A materialização da ascensão dos movimentos extremistas de direita no Brasil é o bolsonarismo. Esse movimento não é uma novidade: o país passou pela fase dos eugenistas no século XIX e o integralismo no século XX que se assemelha muito ao atual movimento político. “Primeiro fato que temos que reconhecer do bolsonarismo é que se trata de um fenômeno de massa. Como qualquer fenômeno de massa e político ele tem de tudo - está presente no espaço urbano e rural, entre ricos e pobres e médios, ou seja, está presente em todo lugar,” explica Crispim. A figura de Bolsonaro se fez muito importante para a elite brasileira que controla as instituições, meios de comunicação e o capital brasileiro, e com isso conseguiu sua eleição em 2018, porém o movimento do bolsonarismo veio crescendo desde o impeachment de Dilma quatro anos antes.
A aceitação do discurso bolsonarista e de outros discursos extremistas têm uma explicação difícil, mas compreensível no contexto brasileiro. O Brasil é um país formado na escravidão e nos privilégios, e essas características ajudam a entender o motivo de discursos simplistas e radicais terem tanta atenção do povo. “Primeiro que o Brasil é, e sempre foi, um país muito violento e a pós-colonização e pós-escravidão não rompeu com nada, pelo contrário, só readaptou.” A gigantesca desigualdade social também facilita a aderência a discursos e políticas violentas. Milhões de brasileiros não têm acesso e garantia de seus direitos e o bolsonarismo se aproveita prometendo soluções simplistas para todos os problemas. “O bolsonarismo é a mistura de todos esses pontos: do processo histórico, das contradições, das soluções fáceis, de um ódio acumulado, de um país extremamente violento, principalmente com as mulheres. Não à toa o bolsonarismo tem o seu maior apoio entre homens”, descreve Crispim.

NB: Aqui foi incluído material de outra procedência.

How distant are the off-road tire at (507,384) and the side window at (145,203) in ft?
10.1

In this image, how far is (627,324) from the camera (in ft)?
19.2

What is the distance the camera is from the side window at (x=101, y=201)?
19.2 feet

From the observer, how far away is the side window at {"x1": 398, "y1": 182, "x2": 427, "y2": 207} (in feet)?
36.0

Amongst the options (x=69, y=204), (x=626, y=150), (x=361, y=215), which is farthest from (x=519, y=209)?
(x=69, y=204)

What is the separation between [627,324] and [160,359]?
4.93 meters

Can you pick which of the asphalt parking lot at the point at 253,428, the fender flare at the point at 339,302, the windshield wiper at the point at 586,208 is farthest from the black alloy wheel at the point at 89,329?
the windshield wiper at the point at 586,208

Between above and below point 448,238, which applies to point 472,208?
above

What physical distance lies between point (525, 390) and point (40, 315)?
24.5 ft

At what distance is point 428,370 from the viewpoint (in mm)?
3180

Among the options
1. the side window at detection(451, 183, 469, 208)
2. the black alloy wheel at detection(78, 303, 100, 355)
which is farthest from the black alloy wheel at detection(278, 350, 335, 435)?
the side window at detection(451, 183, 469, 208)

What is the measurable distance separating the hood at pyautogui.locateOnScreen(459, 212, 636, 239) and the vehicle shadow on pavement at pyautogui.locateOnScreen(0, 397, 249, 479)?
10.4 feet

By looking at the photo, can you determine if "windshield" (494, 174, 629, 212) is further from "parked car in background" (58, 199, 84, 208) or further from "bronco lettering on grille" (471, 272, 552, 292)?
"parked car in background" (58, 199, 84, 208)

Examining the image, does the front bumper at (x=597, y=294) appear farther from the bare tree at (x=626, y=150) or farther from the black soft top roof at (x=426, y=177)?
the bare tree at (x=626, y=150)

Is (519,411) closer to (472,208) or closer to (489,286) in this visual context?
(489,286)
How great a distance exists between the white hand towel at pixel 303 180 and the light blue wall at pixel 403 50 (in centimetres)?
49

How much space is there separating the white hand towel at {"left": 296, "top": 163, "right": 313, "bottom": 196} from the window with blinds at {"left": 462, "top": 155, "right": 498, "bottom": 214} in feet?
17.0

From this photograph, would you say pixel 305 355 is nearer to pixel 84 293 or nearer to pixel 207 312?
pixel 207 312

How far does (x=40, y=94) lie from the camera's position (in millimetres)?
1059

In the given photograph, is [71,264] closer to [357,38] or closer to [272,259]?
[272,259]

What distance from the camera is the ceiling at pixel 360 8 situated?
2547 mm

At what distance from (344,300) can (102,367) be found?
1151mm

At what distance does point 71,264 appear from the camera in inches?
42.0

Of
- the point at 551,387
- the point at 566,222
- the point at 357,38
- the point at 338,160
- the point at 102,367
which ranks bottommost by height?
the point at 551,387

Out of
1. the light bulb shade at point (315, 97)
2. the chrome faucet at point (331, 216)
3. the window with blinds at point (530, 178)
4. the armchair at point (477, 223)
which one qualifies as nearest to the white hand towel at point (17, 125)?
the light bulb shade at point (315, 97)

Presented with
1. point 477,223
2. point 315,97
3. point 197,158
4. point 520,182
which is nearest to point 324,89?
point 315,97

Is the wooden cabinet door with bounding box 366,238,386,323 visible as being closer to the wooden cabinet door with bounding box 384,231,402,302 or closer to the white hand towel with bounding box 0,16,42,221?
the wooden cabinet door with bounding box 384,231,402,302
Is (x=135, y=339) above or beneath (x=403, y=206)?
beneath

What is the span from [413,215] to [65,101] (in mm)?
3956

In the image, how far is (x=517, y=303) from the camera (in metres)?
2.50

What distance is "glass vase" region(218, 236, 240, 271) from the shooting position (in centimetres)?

Desde a crise de 2008, a ascensão de políticas violentas e excludentes estão se perpetuando no mundo, e no Brasil não é diferente. Difícil ter uma previsibilidade quando se trata de história, porém a crise passará, o que vem após não é possível prever. “Eu sou da educação e se eu não acreditasse em mudança eu não estaria onde eu estou. Para mim a mudança vem pelo conhecimento, vem pela contramão dessa lógica. Vem pela organização coletiva, vem pelo diálogo, mesmo que isso não esteja com tantas aberturas”, expõe Crispim. O respeito e a aceitação do diferente é o primeiro passo para um mundo menos violento.